## [The data]
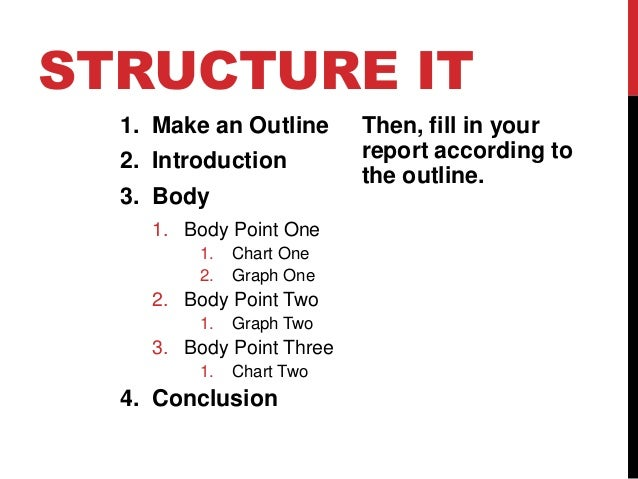 Report writing outline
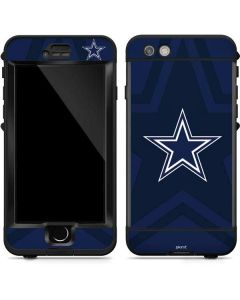 Dallas Cowboys Double Vision LifeProof Nuud iPhone Skin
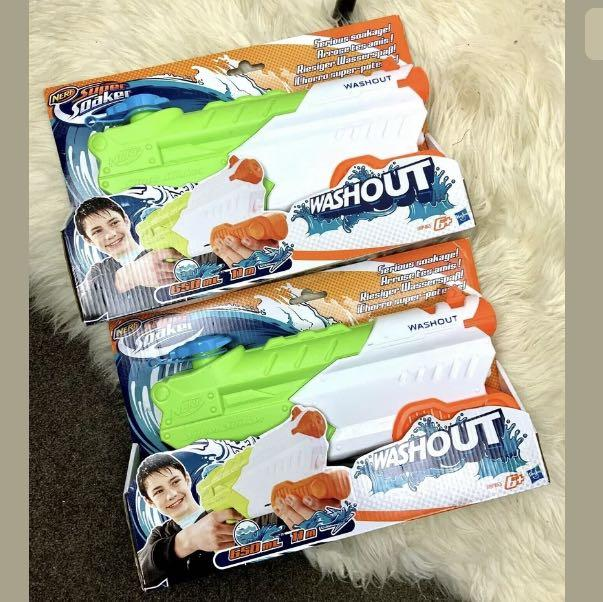 New NERF Super Soaker Washout pair lot green water pistol gun toy blaster gift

## [Problem to solve]
Retype the data word for word and keep the pictures out of it.

## [Task result]
 Report writing outline
 Dallas Cowboys Double Vision LifeProof Nuud iPhone Skin
 New NERF Super Soaker Washout pair lot green water pistol gun toy blaster gift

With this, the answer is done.